» **TASK DATA**:
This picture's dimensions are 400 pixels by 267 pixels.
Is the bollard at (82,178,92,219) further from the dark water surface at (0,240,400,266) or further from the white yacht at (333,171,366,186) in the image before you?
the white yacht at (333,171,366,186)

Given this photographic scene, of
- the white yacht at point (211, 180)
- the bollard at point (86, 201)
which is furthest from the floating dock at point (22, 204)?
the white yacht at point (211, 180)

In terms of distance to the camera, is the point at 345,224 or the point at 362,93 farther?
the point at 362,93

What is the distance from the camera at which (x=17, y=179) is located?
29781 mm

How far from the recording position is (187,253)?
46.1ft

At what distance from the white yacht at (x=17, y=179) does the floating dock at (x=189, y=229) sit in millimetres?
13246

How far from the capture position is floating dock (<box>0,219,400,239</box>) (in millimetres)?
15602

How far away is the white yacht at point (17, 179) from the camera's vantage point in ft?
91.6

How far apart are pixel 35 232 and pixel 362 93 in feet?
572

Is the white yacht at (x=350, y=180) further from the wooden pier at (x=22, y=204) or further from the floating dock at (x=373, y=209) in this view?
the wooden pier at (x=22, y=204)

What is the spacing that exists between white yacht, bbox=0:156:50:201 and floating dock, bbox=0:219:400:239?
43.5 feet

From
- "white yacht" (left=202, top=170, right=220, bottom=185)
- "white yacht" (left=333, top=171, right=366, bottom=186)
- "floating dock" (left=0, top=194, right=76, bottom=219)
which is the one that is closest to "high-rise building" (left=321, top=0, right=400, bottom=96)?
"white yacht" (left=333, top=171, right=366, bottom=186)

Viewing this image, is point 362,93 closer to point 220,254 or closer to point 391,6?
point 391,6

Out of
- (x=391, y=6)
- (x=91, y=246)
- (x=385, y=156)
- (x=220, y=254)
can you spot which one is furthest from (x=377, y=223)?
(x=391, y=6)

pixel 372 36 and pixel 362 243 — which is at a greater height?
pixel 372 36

* * *

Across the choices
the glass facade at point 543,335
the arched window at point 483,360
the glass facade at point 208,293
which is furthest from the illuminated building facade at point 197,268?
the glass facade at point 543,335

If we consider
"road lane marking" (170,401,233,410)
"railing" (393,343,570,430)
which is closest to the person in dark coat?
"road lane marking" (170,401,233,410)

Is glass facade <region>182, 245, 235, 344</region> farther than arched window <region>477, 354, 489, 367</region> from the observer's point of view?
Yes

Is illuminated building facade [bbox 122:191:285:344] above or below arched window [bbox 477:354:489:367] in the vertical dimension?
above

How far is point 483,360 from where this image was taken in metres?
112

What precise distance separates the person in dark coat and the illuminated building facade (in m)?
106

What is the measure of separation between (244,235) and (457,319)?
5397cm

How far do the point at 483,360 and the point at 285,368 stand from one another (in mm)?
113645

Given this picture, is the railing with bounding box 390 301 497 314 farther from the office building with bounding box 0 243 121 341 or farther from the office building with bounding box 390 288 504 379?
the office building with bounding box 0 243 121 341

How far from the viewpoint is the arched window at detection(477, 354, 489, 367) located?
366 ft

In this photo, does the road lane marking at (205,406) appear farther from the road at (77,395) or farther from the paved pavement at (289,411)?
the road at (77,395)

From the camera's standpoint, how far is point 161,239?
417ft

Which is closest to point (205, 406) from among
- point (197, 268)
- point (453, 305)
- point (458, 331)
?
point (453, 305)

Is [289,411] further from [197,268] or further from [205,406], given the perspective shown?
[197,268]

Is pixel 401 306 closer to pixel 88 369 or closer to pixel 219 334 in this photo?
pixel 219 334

---

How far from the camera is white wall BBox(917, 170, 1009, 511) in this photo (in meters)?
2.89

» **WHAT YOU SHOULD DO**: Tally the lines of the records above that contain the string "office", treating uppercase and lowercase as different. Give only the number.

» **PROBLEM SOLUTION**: 2